Objective
To compare the cost-effectiveness of fine-needle aspiration biopsy, iodine 131 scintigraphy, and ultrasonography for the initial diagnostic workup of a solitary palpable thyroid nodule.
Design
A deterministic cost-effectiveness analysis was conducted using a decision tree to model the diagnostic strategies.
Setting
A single, mid-Atlantic academic medical center.
Main Outcome Measures
Expected costs, expected number of cases correctly diagnosed, and incremental cost per additional case correctly diagnosed.
Results
Relative to the routine use of fine-needle aspiration biopsy, the incremental cost per case correctly diagnosed is $24 554 for the iodine 131 scintigraphy strategy and $1212 for the ultrasound strategy.
Conclusions
A diagnostic strategy using initial fine-needle aspiration biopsy for palpable thyroid nodules was found to be cost-effective compared with the other approaches as long as a payor's willingness to pay for an additional correct diagnosis is less than $1212. Prospective studies are needed to validate these finding in clinical practice.
Thyroid nodules can be detected by palpation in approximately 4% to 7% of all patients.1 They are found 8 times more often in women than in men, and their prevalence increases with advancing age.2 In contrast to the high prevalence of nodular thyroid disease, the presence of thyroid carcinoma is rare, accounting for roughly 5% of all palpable nodules.3
In the United States, thyroid carcinoma represents approximately 1% to 2% of all malignancies, accounting for more than 25 000 new cancers each year and resulting in more than 1400 deaths annually.4Thyroid carcinoma occurs more frequently in females, who have a greater prevalence of nodular thyroid disease; however, nodular thyroid disease is twice as likely to be malignant in men than in women.5 Typically, the distribution of thyroid carcinoma across ages is bimodal, appearing most often in patients younger than 30 years or older than 60 years.6 Older individuals are also more likely to be diagnosed with more aggressive thyroid carcinomas, have more extensive disease, and have a higher likelihood of mortality than their younger counterparts.6
Patients are usually asymptomatic when thyroid nodules are first identified, as most are discovered incidentally.5 Observation alone is often sufficient for the majority of benign lesions, but surgical excision is needed for malignant lesions or benign nodules large enough to cause symptoms of compression.
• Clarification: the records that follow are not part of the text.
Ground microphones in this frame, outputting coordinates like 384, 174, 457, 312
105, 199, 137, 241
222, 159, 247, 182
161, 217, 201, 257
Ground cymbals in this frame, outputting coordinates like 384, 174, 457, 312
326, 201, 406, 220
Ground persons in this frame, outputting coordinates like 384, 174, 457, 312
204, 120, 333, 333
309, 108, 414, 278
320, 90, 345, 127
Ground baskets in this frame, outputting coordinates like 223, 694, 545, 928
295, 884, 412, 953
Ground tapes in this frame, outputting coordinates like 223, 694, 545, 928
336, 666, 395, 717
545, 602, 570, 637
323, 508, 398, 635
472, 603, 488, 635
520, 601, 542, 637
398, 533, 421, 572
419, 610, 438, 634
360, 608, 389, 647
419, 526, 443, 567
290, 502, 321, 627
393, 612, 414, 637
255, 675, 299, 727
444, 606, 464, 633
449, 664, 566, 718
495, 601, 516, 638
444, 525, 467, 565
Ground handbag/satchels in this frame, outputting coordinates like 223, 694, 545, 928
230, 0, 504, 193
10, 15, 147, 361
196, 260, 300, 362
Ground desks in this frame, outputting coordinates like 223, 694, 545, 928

Consequently, many clinicians favor an early diagnostic approach to avoid missing a potentially malignant condition, while others favor a more conservative approach because only a relatively small number of patients with nodules will ultimately be diagnosed as having malignant disease. Therefore, accurate diagnostic information may help to avoid the morbidity and/or mortality of prophylactic surgery in patients with benign disease and observation in patients with malignant disease. Despite studies supporting the cost-effectiveness of fine-needle aspiration biopsy (FNAB) as the diagnostic test of choice, iodine 131 (I-131) scintigraphy and ultrasonography (US) continue to be used by frontline providers as primary diagnostic tools in the management of patients with nodular thyroid disease.7-9 Justifications for the continued use of these alternative diagnostic strategies usually range from historical practice patterns within institutions to relative ease of performing the test (in the case of US, which is proliferating in the outpatient setting), to faster turnaround time for results (when compared with waiting for FNAB pathology reports). Therefore, the purpose of this study was to develop a model to compare the cost-effectiveness of FNAB, I-131 scintigraphy, and US in the initial diagnostic strategy for solitary palpable thyroid nodules. We used decision analysis to model algorithms because this technique has been shown to provide valuable information when clinical decisions must be made under circumstances of uncertainty and/or limited resources.10 The uniqueness of this tool is that although it can be used to find meaningful patterns in large, complex quantitative databases, it also allows qualitative analyses.11,12
To study the economic implications of alternative frontline diagnostic methods for solitary palpable nodules, we developed a decision analysis tree to assess the cost-effectiveness of 3 diagnostic strategies in an effort to simulate clinical decision making (Figure 1). In our decision analysis model, the first decision node, depicted as a square, represents a solitary nodule palpated during a clinical encounter. The clinician then chooses one of 3 diagnostic methods: FNAB, I-131 scintigraphy, or US.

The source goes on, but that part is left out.